Como se pueden imaginar, nada más volver de la comisaría de policía me he dirigido a casa para hacer las maletas y desaparecer de este lugar. He leído el documento del escritorio del ordenador y lo he encontrado en blanco. Me he puesto a escribir esta carta para no olvidar lo que he vivido durante estos días y es entonces cuando me ha sorprendido una llamada de teléfono. Se trata de un hombre. Asegura que ha firmado un contrato para alojarse en esta casa durante una semana y que está encantado con la localidad, que ha descubierto un par de sitios para comprar buen vino y que la gente parece ser de lo más agradable. Me llama desde un bar del pueblo, no sabe decirme el nombre. Reacciono como puedo y prefiero decirle que soy la persona de la agencia que le va a alquilar la casa. Intento zafarme de él pero insiste en facilitarme su carné de identidad y rellenar una ficha que facilitaban por Internet. Me la va a enviar al correo electrónico que yo le facilite. Le he dado mi correo personal en lugar de inventarme uno. No sé por qué lo he hecho. Ha colgado. Tengo que irme de aquí.
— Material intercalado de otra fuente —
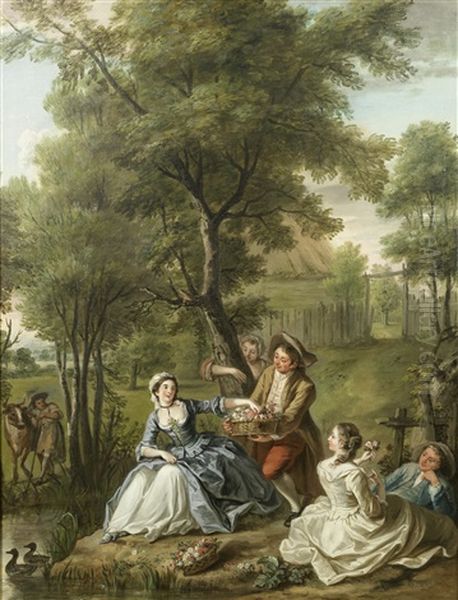 A Fete Galante - view 1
Tengo ya todo preparado. Las maletas ya están en el coche y la casa ha quedado recogida. He terminado la carta con prisas y ya pensaré qué hago con ella. Solamente me falta cerrar el ordenador y llevarlo al coche. Descubro que hay un mensaje de correo. Es la ficha del tipo de la llamada de antes. La abro por pura curiosidad. Cuando termino de leerla me he puesto a escribir la historia, esta historia. Después, he corrido hasta el coche y he arrancado. No pienso parar hasta que me encuentre en mi casa, a muchas millas de este lugar.

En el correo he descubierto que el tipo que llega hoy a la casa es escritor, de origen colombiano, casado y con dos niños. Su mujer espera una niña y su editor le está apretando las tuercas para que escriba un relato. No me resisto a echar mano a mi cartera y ver mi propio carné de identidad. No puedo creerlo. Por lo que aquí dice tengo quince años más de lo que pensaba. Ha empezado a llover y no veo muy bien. Cuando pongo el limpiaparabrisas el carné se cae al suelo e intento recuperarlo sin soltar el volante. Cuando vuelvo a colocar las dos manos sobre el volante y dejo la cartera sobre la guantera descubro que debajo del carné hay una fotografía. Es la chica rubia. Por detrás, una fecha de hace quince años y el nombre del lugar del que estoy huyendo. Un volantazo me lleva directamente hacia el cartel de despedida del estado de Maine.